Cries-tu, parfois? Je crois t’entendre hausser le ton lorsque John Conroy te violente pour obtenir ton accord pour la régence. Mais je crois surtout, ma silencieuse amie, que nous enfouissons le tumulte de nos ires entre les étages de nos jupons, sous le rose de nos fards, dans le relief de nos corsages : chaque fois moins bruyantes et plus femmes. Avec ce sceptre en main et cette couronne sur ta tête, fière, tu ne sais être qu’aussi bêtement gentille que moi.
Reine de Grande-Bretagne, impératrice des Indes, ta jeune tête se tourne vers Lord Melbourne pour les mâles décisions. Comme ma main tremble chaque fois que j’entreprends la moindre réparation pour laquelle il faudrait attendre mon père. Mon appartement, comme ton royaume, n’attend pas un homme; nous tenons à échouer seules. Je tords les clous qui remettraient nos vies en place.
Les hommes sur ce trône se permettaient de devenir fous. Ils inventaient le divorce, se séparaient de l’Église, criaient leurs mépris en public, se vautraient dans la débauche. Et toi, au moment où tu effacerais le monde pour l’effacement de ton bien-aimé Albert, tu te retires dans ton château de Windsor, dans un veuvage éternel, dans les vêtements du noir que tu jetterais volontiers tout autour. Tu pleures en te mordant les lèvres depuis cent cinquante quatre ans. Ta mère meurt la même année : qui te tient donc la main dans les escaliers, Victoria? Sens ma main sous la tienne qui la presse. Ta gentillesse nous blesse, Majesté, nous aurions besoin que tu lances tes bijoux sur les murs, que tu brûles les rideaux du palais. La seule chose que je puis t’offrir pour remédier à ta gentillesse demeure pourtant la mienne.

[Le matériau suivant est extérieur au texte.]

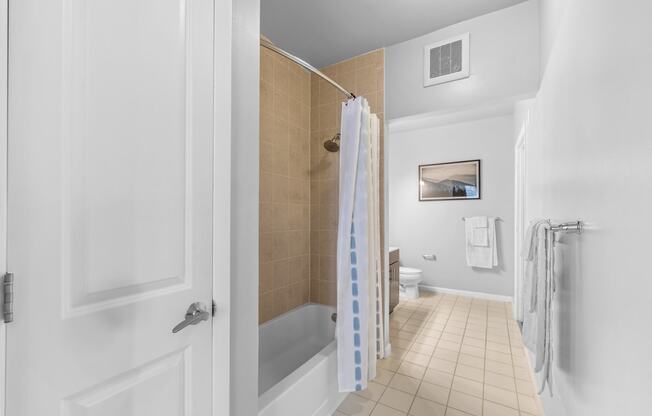 a bathroom with a shower and a toilet in a 555 waverly unit  at Harbor Pointe, New Jersey, 07002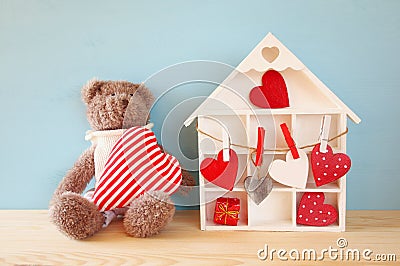 Wooden house with many hearts and cute teddy bear Stock Photo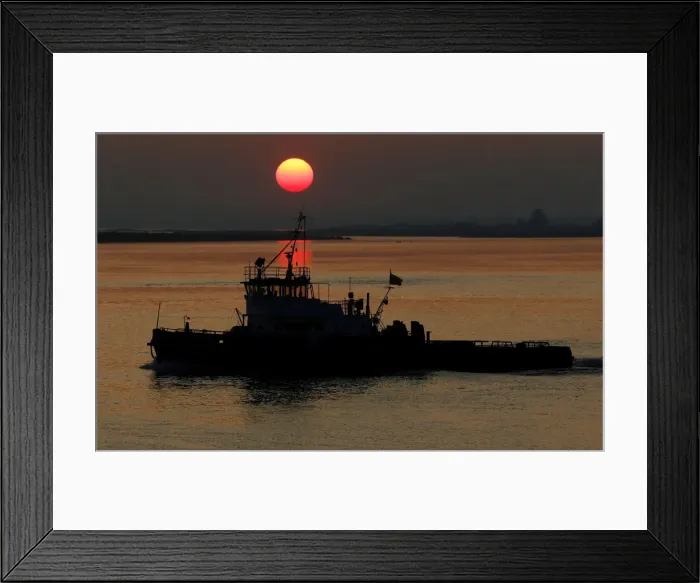 Framed Print : A boat sails as the sun sets over the place of a confluence of Angara and Yenisei rivers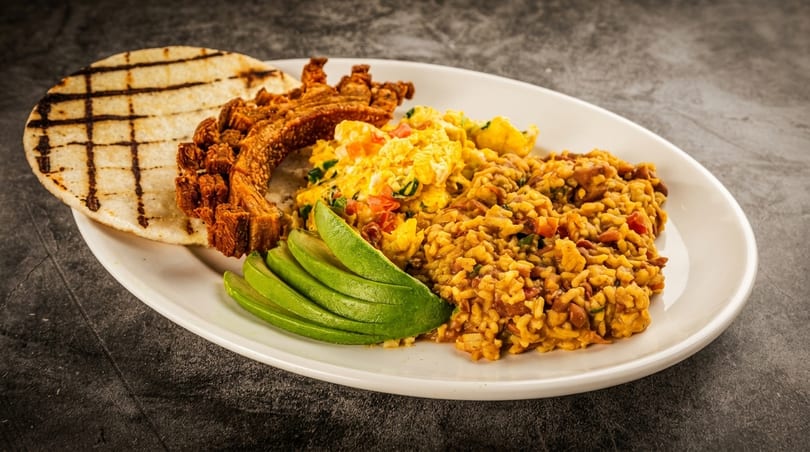 A white plate with a grilled arepa, chicharron, scrambled eggs, rice, and sliced avocado.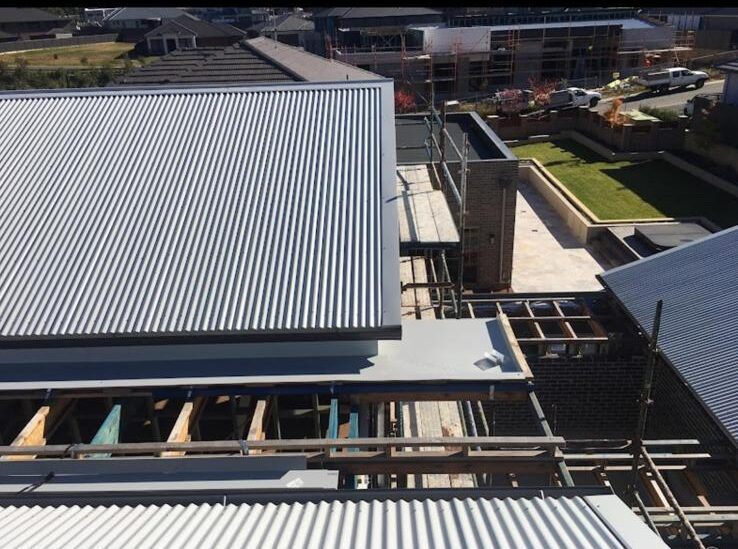 New roof sheets being installed during a full roof replacement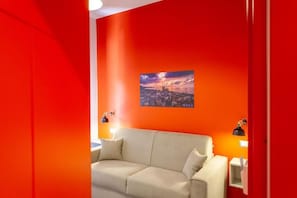 A room with a red wall, a beige sofa, and a cityscape picture. - Five Rooms Brolo (Brolo)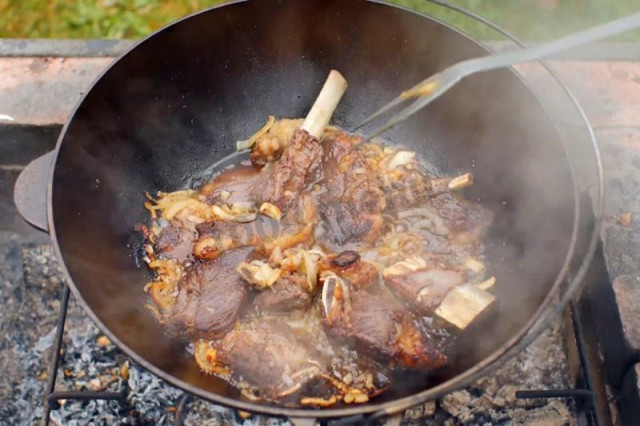 Beef ribs in a cauldron with onions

Si nous cessions de laisser l’insupportable nous éroder, si nous usions nos dents? Chaque fois que l’on tente de t’assassiner, Victoria, un mystère te force à garder sur ta paume bienveillante ce pays répondant par la morsure. Notre gentillesse s’épellerait p-e-u-r si nous avouions enfin.
Je te choisis et je choisis, moi aussi, de rester à la portée de ce qui me blesse. Tu profites de la hauteur de ton trône pour différer, sans un mot, ta rage. Victoria, je me couche contre la terre et m’endors. La berceuse qui nous porte, c’est le murmure impérieux de nos mères. Soyons gentilles.
Notre visage se voile au monde derrière des masques, des pages. Nous rencontrons les autres en les fuyant. Convie-moi à un bal sans hôtes et nous danserons nos secrètes couleurs. Mais tant qu’il y reste un témoin, figeons les traits de notre visage derrière un roman. Mieux : grimpons sur ton lit à baldaquin, tirons les rideaux, racontons-nous par cœur d’ici l’aube. Je m’en irai dès que je t’aimerai. Juste une alvéole de ton cœur éteint me confine trop, ne me pardonne pas ma fuite.
Même seules, tu le sais, nous nous terrons de plus creux en plus creux, jusqu’à nous perdre nous-mêmes de vue.
Jusqu’au couronnement de Victoria, sa mère ne monte pas l’escalier sans que sa fille lui tienne la main. Y a-t-il un moment où les femmes marchent seules? Tu ordonnes parfois, reine, mais ma voix n’atteint aucune nuance impérative.